Hirnforschung in Entwicklungsländern fördern

Hirnerkrankungen verursachen weltweit jeden achten Todesfall - entsprechend groß ist der Bedarf an Fachärzten, neuen Ansätzen und Therapiemöglichkeiten. In Wien tagen derzeit 8000 Neurologie-Experten aus aller Welt, um Wissen und Anregungen auszutauschen. Sie warnen davor, dass die Zahl der Betroffenen in den nächsten Jahren drastisch ansteigen wird.
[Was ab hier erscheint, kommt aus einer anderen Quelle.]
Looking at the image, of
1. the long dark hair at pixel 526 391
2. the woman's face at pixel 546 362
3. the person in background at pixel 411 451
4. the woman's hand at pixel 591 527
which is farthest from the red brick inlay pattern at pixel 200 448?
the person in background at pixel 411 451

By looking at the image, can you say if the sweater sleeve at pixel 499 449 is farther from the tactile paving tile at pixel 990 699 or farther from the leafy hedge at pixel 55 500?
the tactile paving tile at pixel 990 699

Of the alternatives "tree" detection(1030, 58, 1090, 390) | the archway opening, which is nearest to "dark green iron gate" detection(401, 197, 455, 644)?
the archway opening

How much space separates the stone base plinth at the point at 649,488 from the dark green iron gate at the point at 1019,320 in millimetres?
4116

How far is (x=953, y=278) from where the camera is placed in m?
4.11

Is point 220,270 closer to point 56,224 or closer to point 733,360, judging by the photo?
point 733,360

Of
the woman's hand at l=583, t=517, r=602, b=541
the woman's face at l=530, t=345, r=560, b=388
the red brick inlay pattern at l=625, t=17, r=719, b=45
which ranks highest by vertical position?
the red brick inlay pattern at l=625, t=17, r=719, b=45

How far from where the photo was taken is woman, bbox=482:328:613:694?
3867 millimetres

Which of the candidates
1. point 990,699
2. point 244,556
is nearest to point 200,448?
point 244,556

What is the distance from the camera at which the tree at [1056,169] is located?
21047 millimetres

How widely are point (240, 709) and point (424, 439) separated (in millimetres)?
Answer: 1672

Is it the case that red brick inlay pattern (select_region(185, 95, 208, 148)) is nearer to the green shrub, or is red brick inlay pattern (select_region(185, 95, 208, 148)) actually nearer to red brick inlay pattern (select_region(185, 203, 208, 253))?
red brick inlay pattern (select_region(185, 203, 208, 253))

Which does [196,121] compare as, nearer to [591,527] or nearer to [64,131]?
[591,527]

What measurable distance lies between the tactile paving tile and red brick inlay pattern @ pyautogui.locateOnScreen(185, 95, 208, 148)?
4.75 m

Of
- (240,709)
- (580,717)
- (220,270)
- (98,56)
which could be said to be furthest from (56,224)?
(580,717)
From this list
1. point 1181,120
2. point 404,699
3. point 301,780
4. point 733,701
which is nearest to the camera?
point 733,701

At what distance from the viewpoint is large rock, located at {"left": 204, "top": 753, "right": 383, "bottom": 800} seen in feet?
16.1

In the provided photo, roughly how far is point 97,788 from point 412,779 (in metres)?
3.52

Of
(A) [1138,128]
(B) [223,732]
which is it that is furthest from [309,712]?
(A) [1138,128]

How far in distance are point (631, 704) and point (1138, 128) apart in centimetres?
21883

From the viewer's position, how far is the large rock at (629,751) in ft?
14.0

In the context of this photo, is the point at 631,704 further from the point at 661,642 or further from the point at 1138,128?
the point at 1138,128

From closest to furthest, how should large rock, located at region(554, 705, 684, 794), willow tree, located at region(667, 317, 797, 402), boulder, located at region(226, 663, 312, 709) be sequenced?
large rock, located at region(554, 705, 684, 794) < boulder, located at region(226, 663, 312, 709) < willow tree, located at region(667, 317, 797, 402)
Allerdings fehlt für 90 Prozent aller Menschen eine angemessene neurologische Versorgung, oft selbst der Zugang zu den einfachsten Medikamenten.
Globale Unterschiede
Der Kongress steht unter dem Motto "Neurologie im Zeitalter der Globalisierung". Tatsächlich beobachtet Eduard Auff, Mediziner am AKH Wien und Präsident des Weltkongresses, ein starkes internationales Gefälle hinsichtlich Wissensstand, Ärztedichte und Therapiemöglichkeiten. Der Großteil der Weltbevölkerung hat keinen oder unzureichenden Zugang zu neurologischer Versorgung. Besonders in Entwicklungsländern fehlen entsprechende Ressourcen, die größten Mängel gibt es in Südostasien und Afrika. So leben mehr als 90 Prozent aller Menschen in Gebieten, wo es für 10.000 Einwohner weniger als ein Spitalsbett in einer neurologischen Einrichtung gibt. In wohlhabenden Ländern kommen im Schnitt drei Neurologen auf 100.000 Menschen - in einkommensschwachen Regionen fertigen sie hingegen 10 Millionen potenzielle Patienten ab. Österreich liegt beim Vergleich weit vorne: Hier steht je ein Neurologe für 10.000 Einwohner zur Verfügung.
Forschung vernetzen
Angesichts der international unausgewogenen Lage betont Auff den Bedarf an länderübergreifenden Forschungsprogrammen sowie Kooperationen bei Studien und klinischen Prüfungen. In der Neurologie habe man in den vergangenen Jahren enorme Fortschritte gemacht, sowohl was die Genauigkeit der Diagnosen als auch die Effizienz neuer Therapieformen betrifft. Möglichst viele Länder sollen von diesem Wissen profitieren und die Lebensqualität ihrer Patienten steigern.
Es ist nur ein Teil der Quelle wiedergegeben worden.